Alors que le déconfinement se poursuit progressivement, il est temps de réfléchir aux enseignements de cette crise pour pouvoir construire ensemble le monde de demain. La question de notre souveraineté, sous toutes ses formes (sanitaire, économique, alimentaire…) est au cœur de ces réflexions.

La relocalisation des productions stratégiques semble être indispensable. Les secteurs concernés doivent être précisément définis, tandis que la juste répartition entre les territoires doit être assurée. De même, la préoccupation environnementale devra être pleinement intégrée à ces nouvelles logiques par des engagements concrets de la part des entreprises et de l’Etat.

D’autres solutions et opportunités existent.

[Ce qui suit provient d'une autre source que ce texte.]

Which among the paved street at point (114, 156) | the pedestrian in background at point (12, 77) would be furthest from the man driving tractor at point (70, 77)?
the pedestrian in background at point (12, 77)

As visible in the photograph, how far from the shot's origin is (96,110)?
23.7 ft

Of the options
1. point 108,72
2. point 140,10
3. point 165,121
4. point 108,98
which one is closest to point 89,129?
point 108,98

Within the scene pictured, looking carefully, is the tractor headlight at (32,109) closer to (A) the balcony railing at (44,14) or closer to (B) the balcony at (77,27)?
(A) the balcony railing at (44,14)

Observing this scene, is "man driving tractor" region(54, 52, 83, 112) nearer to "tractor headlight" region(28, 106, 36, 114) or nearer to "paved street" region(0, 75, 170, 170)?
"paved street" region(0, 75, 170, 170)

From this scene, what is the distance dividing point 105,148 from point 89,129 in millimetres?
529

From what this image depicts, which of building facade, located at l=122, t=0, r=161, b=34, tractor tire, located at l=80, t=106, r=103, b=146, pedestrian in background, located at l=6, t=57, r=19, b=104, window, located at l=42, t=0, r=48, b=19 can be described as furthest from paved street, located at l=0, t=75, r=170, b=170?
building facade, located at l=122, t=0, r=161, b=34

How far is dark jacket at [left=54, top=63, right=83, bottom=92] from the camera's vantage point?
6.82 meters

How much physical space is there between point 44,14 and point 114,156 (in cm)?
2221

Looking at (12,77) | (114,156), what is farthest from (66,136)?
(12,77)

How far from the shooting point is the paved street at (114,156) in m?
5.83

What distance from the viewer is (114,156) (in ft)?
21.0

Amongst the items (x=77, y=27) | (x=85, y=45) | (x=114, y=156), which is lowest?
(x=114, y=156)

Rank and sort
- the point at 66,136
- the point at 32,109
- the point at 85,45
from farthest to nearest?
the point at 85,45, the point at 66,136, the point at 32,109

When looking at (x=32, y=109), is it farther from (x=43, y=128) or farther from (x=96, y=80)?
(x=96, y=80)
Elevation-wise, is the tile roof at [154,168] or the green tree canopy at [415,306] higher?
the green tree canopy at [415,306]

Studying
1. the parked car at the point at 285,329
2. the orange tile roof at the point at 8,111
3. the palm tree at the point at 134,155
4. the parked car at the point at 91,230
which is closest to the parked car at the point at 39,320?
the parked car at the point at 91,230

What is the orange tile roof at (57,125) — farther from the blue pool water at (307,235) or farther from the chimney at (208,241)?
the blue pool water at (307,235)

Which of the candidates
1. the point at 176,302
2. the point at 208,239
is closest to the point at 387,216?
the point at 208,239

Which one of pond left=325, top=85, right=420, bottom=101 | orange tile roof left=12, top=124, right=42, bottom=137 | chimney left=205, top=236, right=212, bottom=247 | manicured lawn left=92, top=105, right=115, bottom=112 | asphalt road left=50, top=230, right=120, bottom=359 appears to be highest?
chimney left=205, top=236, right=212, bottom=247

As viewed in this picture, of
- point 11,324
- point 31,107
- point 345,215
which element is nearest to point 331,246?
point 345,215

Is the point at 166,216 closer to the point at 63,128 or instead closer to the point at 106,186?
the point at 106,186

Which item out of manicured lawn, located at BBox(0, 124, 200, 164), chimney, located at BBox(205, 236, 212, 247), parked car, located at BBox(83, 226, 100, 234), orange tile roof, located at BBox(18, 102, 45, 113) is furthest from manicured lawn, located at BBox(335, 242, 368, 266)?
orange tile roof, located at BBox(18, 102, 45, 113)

La nationalisation d’entreprises stratégiques peut permettre le retour à une souveraineté sanitaire. Luxfer, Famar et Péters Surgical, que j’ai soutenu à plusieurs reprises, ont un rôle clé à jouer dans cette nouvelle conception.

Sur le sujet de l’alimentation, la résilience alimentaire de nos territoires doit être la ligne directrice d’une politique nationale qui vise à connecter et coordonner production et consommation.

Ces évolutions ne peuvent se faire seules, elles doivent être issues d’une réflexion européenne et en dehors des traités internationaux qui ne font qu’affaiblir nos normes et nos productions.

Pour ces évolutions, il convient dorénavant de s’appuyer sur des notions fondatrices, comme l’idée de bien commun défendue par ma collègue Nicole Bonnefoy, ou sur des outils innovants comme les nouveaux indicateurs de richesse développés par le groupe de réflexion à l’initiative du sénateur Franck Montaugé.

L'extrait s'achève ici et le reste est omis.